[Entries from a data source]
=======

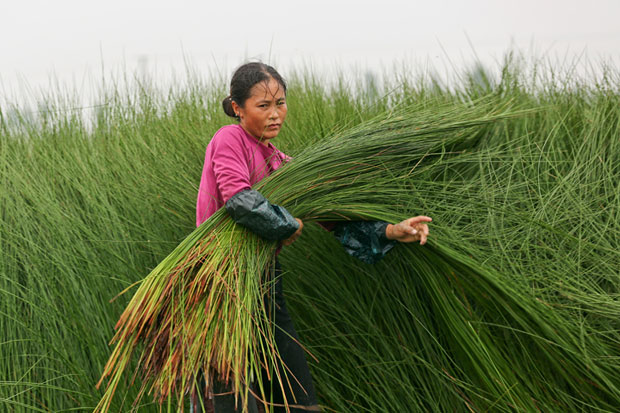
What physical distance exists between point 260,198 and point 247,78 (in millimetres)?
397

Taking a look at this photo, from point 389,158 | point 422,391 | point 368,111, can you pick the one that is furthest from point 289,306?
point 368,111

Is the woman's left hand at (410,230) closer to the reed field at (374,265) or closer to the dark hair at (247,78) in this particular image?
the reed field at (374,265)

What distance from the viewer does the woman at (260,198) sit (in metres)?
1.50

=======

YOUR GOAL:
Convert the lines of the entries above, from the line containing "Is the woman's" through the last line of the entries, into a Markdown table with the columns Number and Entry line. Number the rows and leave out blank lines.

RESPONSE TO THE TASK:
| Number | Entry line |
|---|---|
| 1 | Is the woman's left hand at (410,230) closer to the reed field at (374,265) or closer to the dark hair at (247,78) in this particular image? |
| 2 | the reed field at (374,265) |
| 3 | What distance from the viewer does the woman at (260,198) sit (in metres)? |
| 4 | 1.50 |